The up-scaling of Python workflows from the execution on a local workstation to
the parallel execution on an HPC typically faces three challenges: (1) the
management of inter-process communication, (2) the data storage and (3) the
management of task dependencies during the execution. These challenges commonly
lead to a rewrite of major parts of the reference serial Python workflow to
improve computational efficiency. Executorlib addresses these challenges by
extending Python's ProcessPoolExecutor interface to distribute Python functions
on HPC systems. It interfaces with the job scheduler directly without the need
for a database or daemon process, leading to seamless up-scaling.

<br /><br />

The presentation introduces the challenge of up-scaling Python workflows. It
highlights how executorlib extends the ProcessPoolExecutor interface of the
Python standard library to provide the user with a familiar interface, while
the executorlib backend directly connects to the HPC job scheduler to distribute
Python functions either from the login node to individual compute nodes or
within an HPC allocation of a number of compute nodes, which is enabled by
supporting both file-based and socket-based communication.

<br /><br />

The setup of executorlib on different HPC systems is introduced, based on the
current support for the SLURM job scheduler as well as the Flux framework to
enable hierarchical scheduling within large HPC job allocations as commonly
used on Exascale computers.

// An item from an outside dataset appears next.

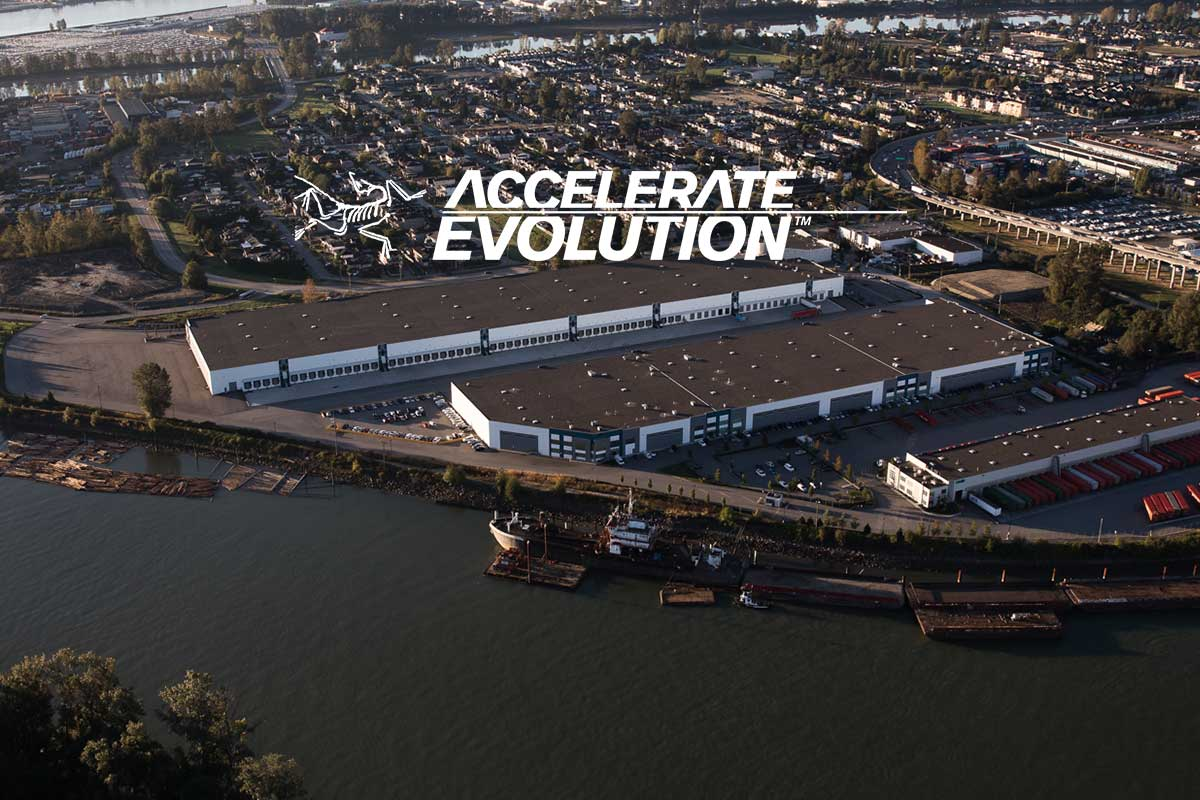 Accelerate Evolution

Application examples are then given to demonstrate
how executorlib supports the assignment of computational resources like CPU
cores, number of threads and GPU resources on a per-function basis, including
support for MPI, which drastically simplifies the process of up-scaling Python
workflows.

<br /><br />

In this context, the focus of this presentation is the user journey during the
up-scaling of a Python workflow and how features like caching or the integrated
debugging capabilities for the distributed execution of Python functions
accelerate the development cycle. The presentation concludes by returning to
challenges identified as part of DOE Exascale Computing Project's EXAALT effort
to demonstrate how the development process was drastically simplified by using
executorlib, with a specific focus on dynamic dependencies which are only
resolved during run time of the Python workflow.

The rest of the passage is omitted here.